# Excerpted text
* * * * * * *

Section 3.13 Non-Contravention of Existing Instruments; No Further Authorizations or Approvals Required.
(a) Neither the execution nor the delivery of any Operative Document by the Company is, nor the performance of its obligations thereunder, (i) will result in a violation or breach of its charter or bylaws (or other applicable organizational document), (ii) with or without the giving of notice or the passage of time, or both, violate, or be in conflict with, breach of, or constitute a default under, or cause or permit the termination or the acceleration of the maturity of, any material indenture, mortgage, loan or credit agreement, note, contract, franchise, lease or other instrument to which the Company or any of its Subsidiaries is a party or by which it or any of them may be bound, or to which any of the property or assets of the Company or any of its Subsidiaries is subject (each, an “Existing Instrument”), (iii) require notice to or the consent of any party to any agreement or commitment, including, without limitation, any lease or license to which the Company is a party, or by which it or its properties is bound or subject, (iv) result in the creation or imposition of any security interest, lien, or other encumbrance upon any property or assets of the Company under any agreement or commitment to which it is a party, or by which it or its properties is bound or subject, or (v) violate or breach any material statute or Law or any judgment, decree, order, regulation or rule of any court or governmental authority to which the Company or its properties is bound or subject; except in the case of (ii), (iii), (iv) and (v) above, for such violations, conflicts, breaches, defaults, terminations and accelerations as would not have, and such notices and consents the absence of which would not have, and such security interests, liens or other encumbrances as would not have, a Material Adverse Effect.

* * * * * * *

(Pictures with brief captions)

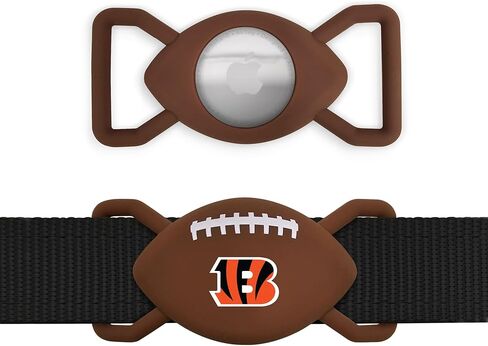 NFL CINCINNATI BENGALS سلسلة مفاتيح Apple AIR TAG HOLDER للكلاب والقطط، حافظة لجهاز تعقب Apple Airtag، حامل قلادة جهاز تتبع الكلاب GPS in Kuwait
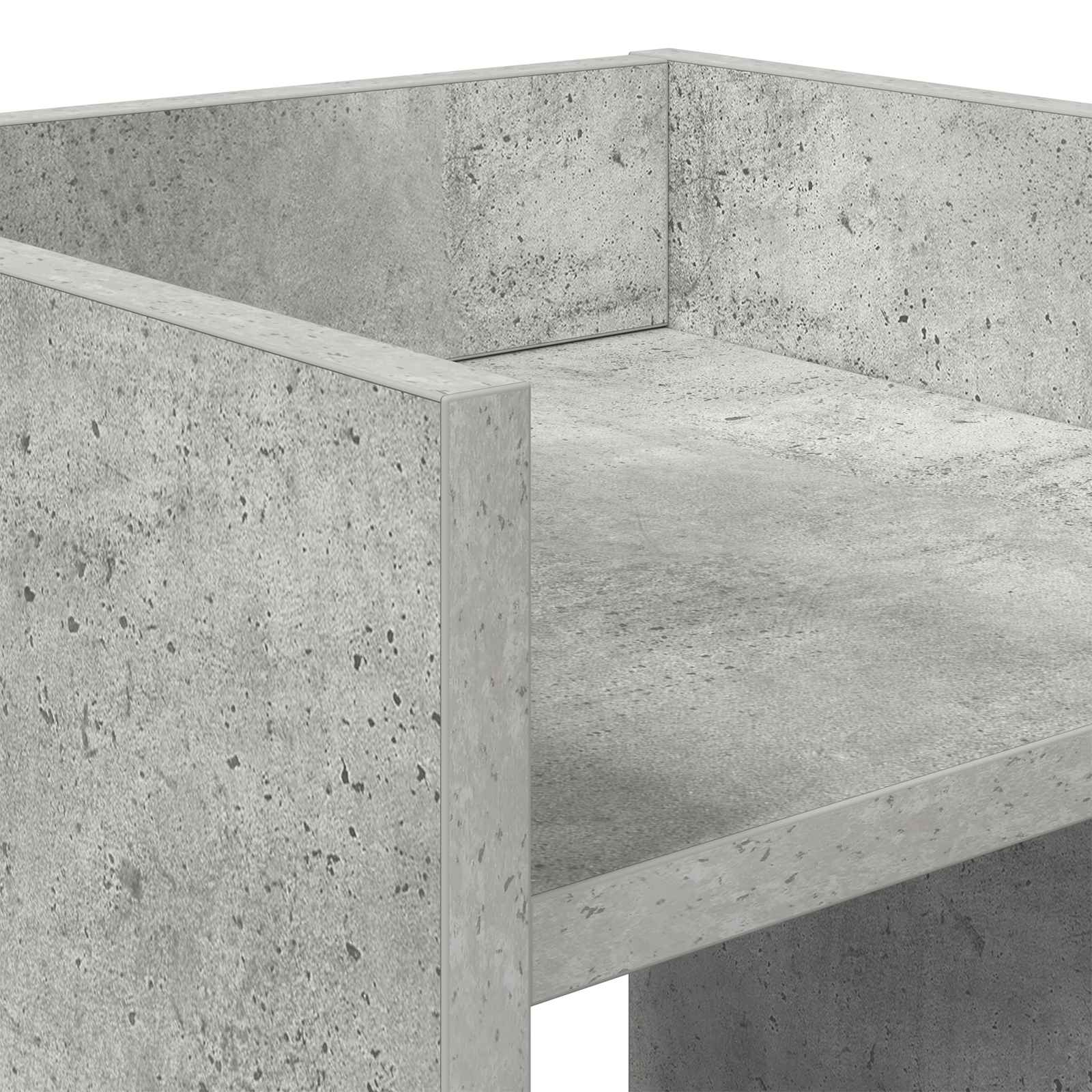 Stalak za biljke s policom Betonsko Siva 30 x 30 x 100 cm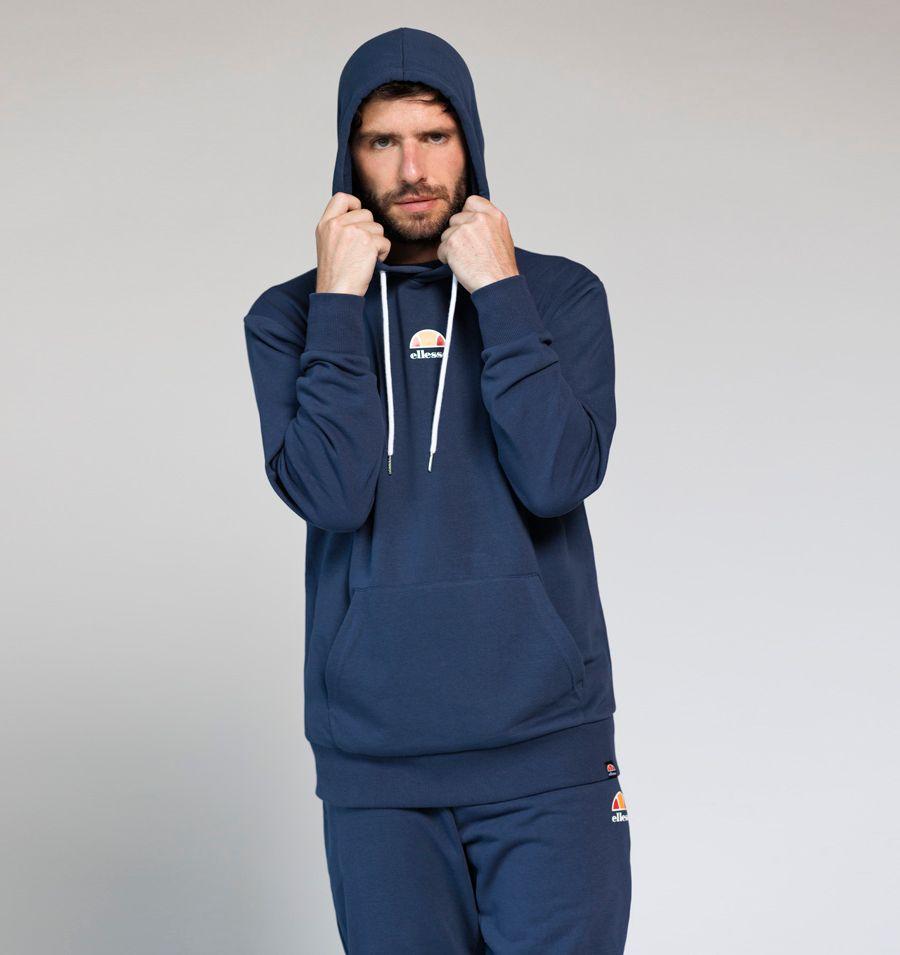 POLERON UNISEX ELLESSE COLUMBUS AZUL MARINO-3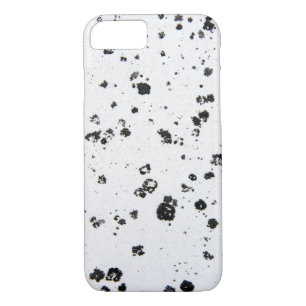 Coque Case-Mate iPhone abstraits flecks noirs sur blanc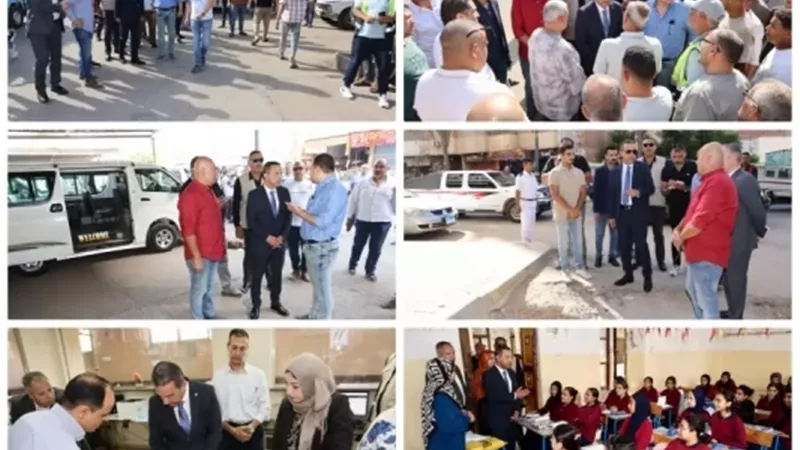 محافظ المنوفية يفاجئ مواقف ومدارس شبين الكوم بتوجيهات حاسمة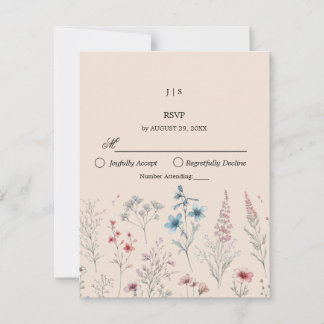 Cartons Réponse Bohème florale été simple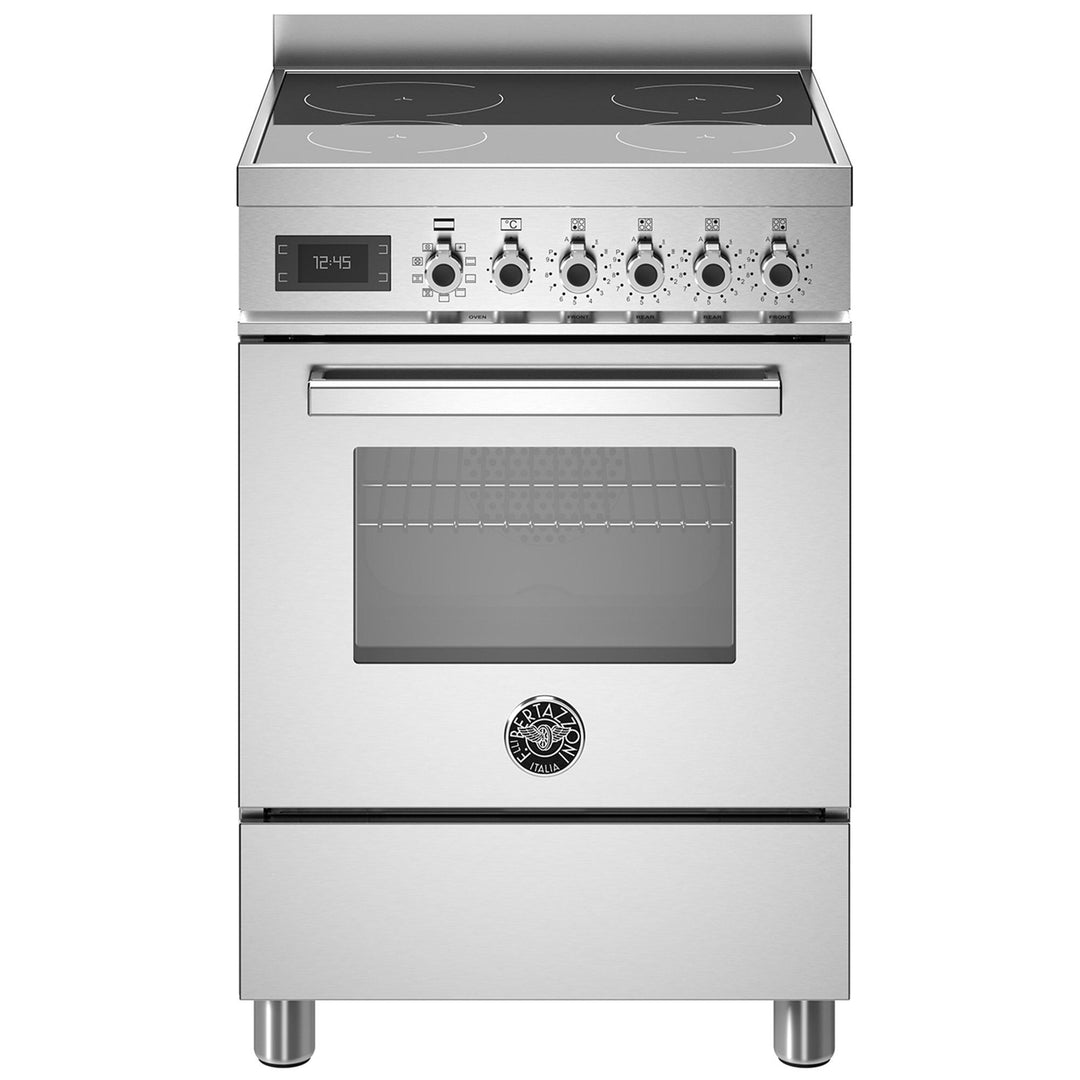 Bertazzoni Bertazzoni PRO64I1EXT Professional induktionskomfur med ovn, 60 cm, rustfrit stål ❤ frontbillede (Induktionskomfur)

* * * * * * *

# Exercise requirements
Check whether each statement agrees with Section 3.13. Answer yes or no for each, quoting the exact words of the section that decide it.
(a) A lease the Company is a party to can count as an "Existing Instrument."
(b) The exception for things that would not have a Material Adverse Effect also covers item (i), the Company's charter or bylaws.
(c) The clause addresses breaches of any material statute or Law.
The material placed after Section 3.13 is separate from it.

# Reply
(a) Yes: "note, contract, franchise, lease or other instrument to which the Company or any of its Subsidiaries is a party"
(b) No: "except in the case of (ii), (iii), (iv) and (v) above"
(c) Yes: "violate or breach any material statute or Law"